Connecting Victim Groups Across the World to Form a Movement
One of VAI’s focuses on 2021 will be on forging connections with groups of victims, within and between countries. For victims of serious international crimes, mounting a campaign for justice can feel lonely. In Bangladesh, Somalia and South Sudan, VAI has worked with victim groups who do not know any other groups of people who have experienced atrocities the way they have, and who feel they are the only ones whose own country have denied them the ability to get justice.
Trying to navigate international justice processes is daunting. It is daunting for seasoned international lawyers; so for victims of crimes who are not lawyers, who may have limited educational backgrounds, and who have often been displaced from their homes and are trying to mount their campaign for justice from a refugee camp, these processes can seem almost completely inaccessible. In such a context, knowing that some victim groups- also refugees or internally displaced people with limited education- have had certain successes in their campaign for justice can serve as tangible hope and inspiration for groups who are just getting started.
VAI saw this process first hand in 2020, when we facilitated groups of Rohingya victims of atrocities from Myanmar to produce short videos to share their experiences and advice with groups of victims of atrocities from South Sudan. The groups in South Sudan had been established somewhat recently, and were looking for advice about what activities they could undertake and approaches they could adopt to actively pursue justice ad demand their rights. The Rohingya groups have had a lot of success in making their demands for justice heard: they have been widely covered in national and international media; they have addressed the United Nations; met the President of the US; and are represented in several communications to the International Criminal Court.
We asked the Rohingya groups how they achieved these successes, and what advice they had for South Sudanese groups hoping to raise a similar profile. We formatted their advice into ten videos, which we shared with the groups in South Sudan. More unexpected than the result of being able to share information and advice with the South Sudanese groups was the benefit for the Rohingya groups, who built confidence over the course of making the videos, and felt a sense of pride in being asked for their experiences and expertise.


Stills from the videos: staff from the Arakan Society for Peace and Human Rights share their advice with the South Sudanese groups.
The experience made us realise how few opportunities there are for groups of victims of international crimes, who have been through similar, traumatising experiences, and who are now trying to get justice with often limited support, to connect with each other and give each other support and advice.
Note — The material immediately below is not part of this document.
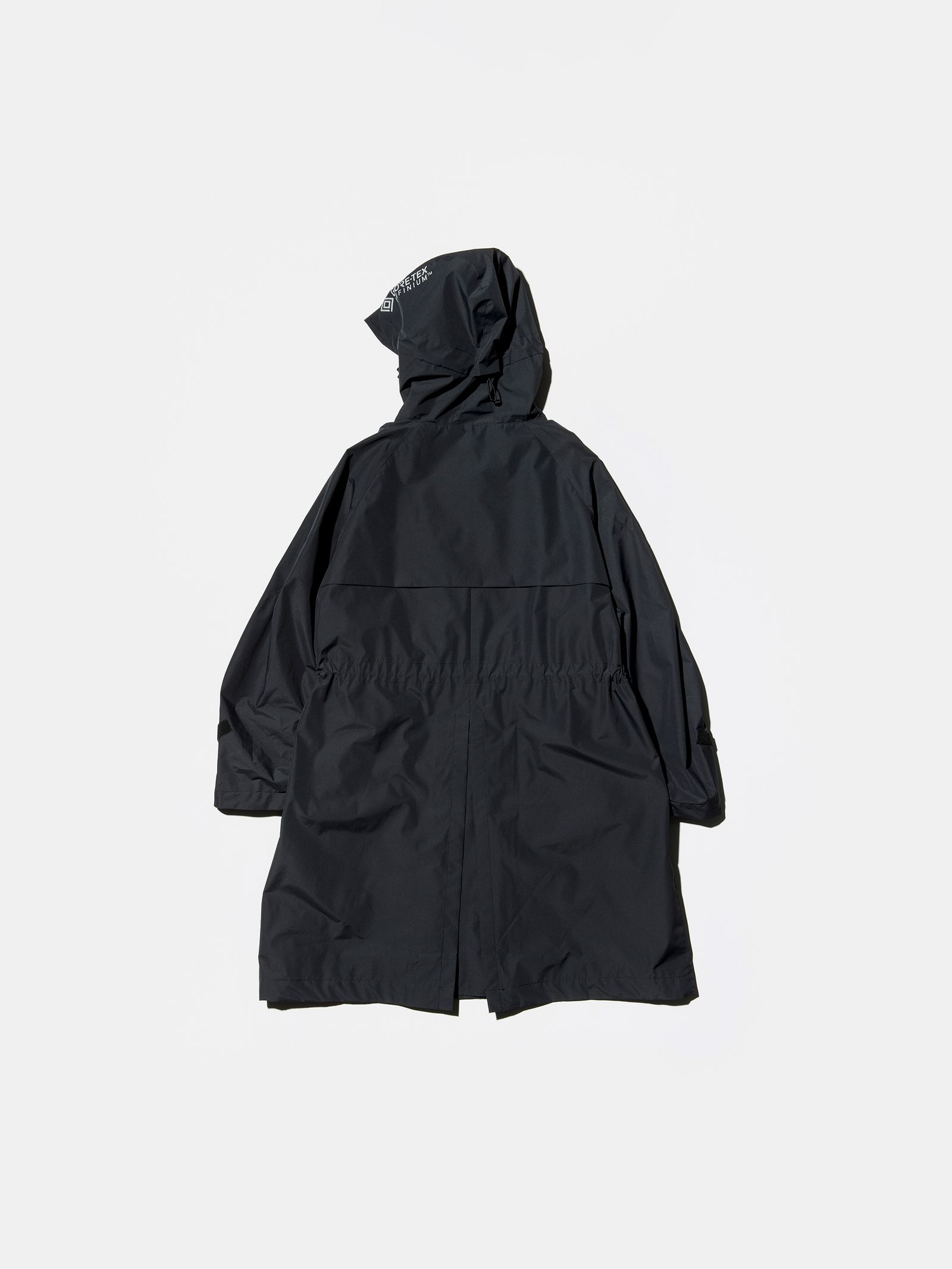 D-VEC - 【ラスト1点】 GORE-TEX INFINIUM HOODIE COAT / ゴアテックス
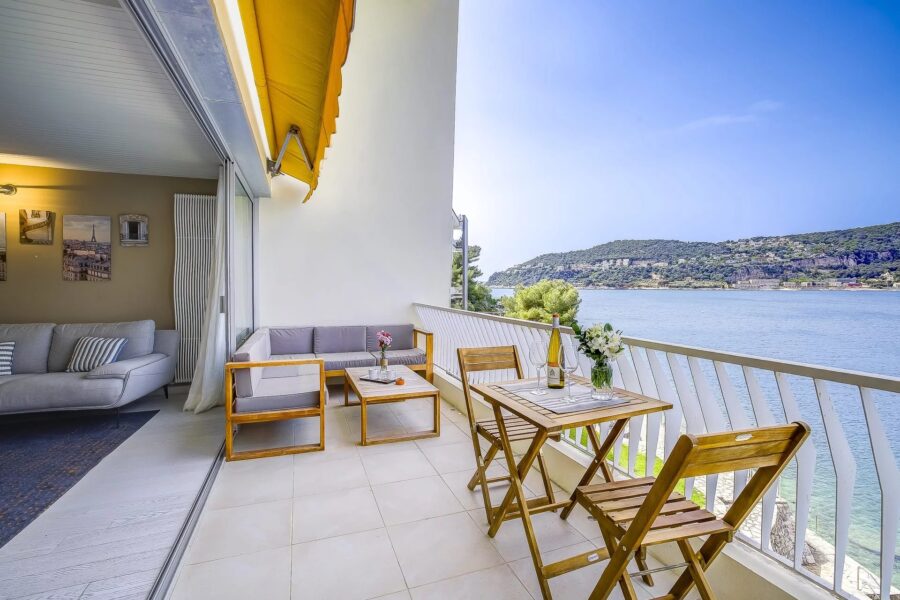 Appartement à vendre à Saint-Jean-Cap-Ferrat — Vue mer — photo 2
Around the world, professionals of all stripes frequently benefit from networking opportunities, experience-sharing, mentoring and various forums through which they can access advice from people who have tread the same path they are now on. Victim groups operate in territories less charted than most- and as we saw from our project, the benefits of them connecting with each other went both ways. The South Sudan groups were able to receive the advice they had asked for; the Rohingya groups were able to build their skills as teachers and mentors; and both groups were able to feel less alone.
In 2021, VAI will be looking for opportunities to increase connections between the group it works with around the world. We will be facilitating these groups to learn from each other, to forge connections, and to build global movement of victims- speaking out together, with a voice that will become increasingly difficult to ignore.